But after the Knights answered right back with a quick-strike seven-play drive, capped by a 14-yard keeper by Black for a score to make it 21-7, the death knell sounded on the Ravens’ unbeaten season.
Larios was intercepted two plays later. He had just completed a 16-yard pass to Jack Elgaaen to near midfield. But another look over the middle saw TKA safety Miles Clarke find himself in the right place at the right time — he was covering another receiver crossing in front of Larios’s intended target, putting him right in front of the mark when the ball arrived to nab his first career interception.
“I had help over top,” Clarke said. “I saw the tight end release, he was coming across the field, I look up and the ball was in my hands. I don’t know what happened.”

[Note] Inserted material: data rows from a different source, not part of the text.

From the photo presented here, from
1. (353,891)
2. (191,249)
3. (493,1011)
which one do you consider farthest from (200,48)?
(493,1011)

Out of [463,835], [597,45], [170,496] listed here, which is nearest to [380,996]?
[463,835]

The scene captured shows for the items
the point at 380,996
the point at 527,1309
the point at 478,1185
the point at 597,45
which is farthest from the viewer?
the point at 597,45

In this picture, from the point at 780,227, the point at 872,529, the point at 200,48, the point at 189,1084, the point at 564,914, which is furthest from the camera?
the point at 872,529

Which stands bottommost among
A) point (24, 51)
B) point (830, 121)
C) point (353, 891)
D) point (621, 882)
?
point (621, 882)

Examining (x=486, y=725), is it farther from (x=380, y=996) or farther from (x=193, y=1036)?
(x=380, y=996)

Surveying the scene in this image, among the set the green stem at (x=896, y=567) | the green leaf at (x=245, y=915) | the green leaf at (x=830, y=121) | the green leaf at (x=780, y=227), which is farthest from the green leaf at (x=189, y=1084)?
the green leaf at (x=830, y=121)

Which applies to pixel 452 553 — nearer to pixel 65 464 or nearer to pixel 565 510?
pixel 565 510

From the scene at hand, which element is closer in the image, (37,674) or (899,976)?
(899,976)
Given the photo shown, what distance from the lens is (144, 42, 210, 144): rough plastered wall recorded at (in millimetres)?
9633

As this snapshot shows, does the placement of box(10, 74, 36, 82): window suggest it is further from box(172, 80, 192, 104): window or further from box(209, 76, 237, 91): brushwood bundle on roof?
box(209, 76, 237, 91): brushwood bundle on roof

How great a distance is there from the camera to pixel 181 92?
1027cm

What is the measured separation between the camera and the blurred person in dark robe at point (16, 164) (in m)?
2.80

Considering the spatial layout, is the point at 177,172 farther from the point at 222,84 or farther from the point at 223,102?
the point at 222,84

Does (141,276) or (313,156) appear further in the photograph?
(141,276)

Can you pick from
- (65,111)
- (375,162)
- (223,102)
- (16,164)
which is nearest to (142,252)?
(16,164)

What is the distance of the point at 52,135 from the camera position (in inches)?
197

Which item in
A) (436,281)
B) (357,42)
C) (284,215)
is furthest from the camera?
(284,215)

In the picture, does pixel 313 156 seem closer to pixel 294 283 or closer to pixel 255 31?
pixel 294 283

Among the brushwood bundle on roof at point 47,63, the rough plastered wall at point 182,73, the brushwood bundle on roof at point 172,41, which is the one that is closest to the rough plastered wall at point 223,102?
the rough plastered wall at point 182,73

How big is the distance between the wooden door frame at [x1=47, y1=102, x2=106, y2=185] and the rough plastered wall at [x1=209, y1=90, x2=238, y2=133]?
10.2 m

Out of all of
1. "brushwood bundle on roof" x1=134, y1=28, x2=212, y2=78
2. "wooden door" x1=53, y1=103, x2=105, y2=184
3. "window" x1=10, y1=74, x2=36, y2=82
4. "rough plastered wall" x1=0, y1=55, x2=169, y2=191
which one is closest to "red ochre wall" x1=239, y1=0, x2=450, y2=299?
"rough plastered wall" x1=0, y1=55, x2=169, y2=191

TKA took over at the Sequoia 39 and turned it around for a six-play scoring march, capped by Black’s fourth score of the game, a 13-yard touchdown pass to Tylek Barnett. Black finished 17-of-22 passing for 164 yards and two touchdowns and ran six times for 33 yards and two more scores.
Sequoia scored its final touchdown with 1:05 to play, a 9-yard keeper from Larios.
Poulos credited TKA with containing Larios’ rushing game after he had some big gains early, a facet he pointed to as coming from the Knights having played in the PAL Bay Division last season.
“They did a good job of spying him once he burnt them early,” Poulos said. “That’s Bay level experience there. They made good adjustments early, they made very few mistakes, and we’ve been preaching that to our players. The difference — I’ve been in all three leagues — there’s a lot less mistakes when you climb. A lot less mistakes.”
The Ravens are now done with league play. They will close out the regular season next week competing for the Terremere Trophy in a non-league rivalry matchup at home against Carlmont.
“We’re going to flush this game,” Larios said. “Obviously it was a hard game, but we’re going to just keep trying to win, trying to keep going hard. That’s all we can control.”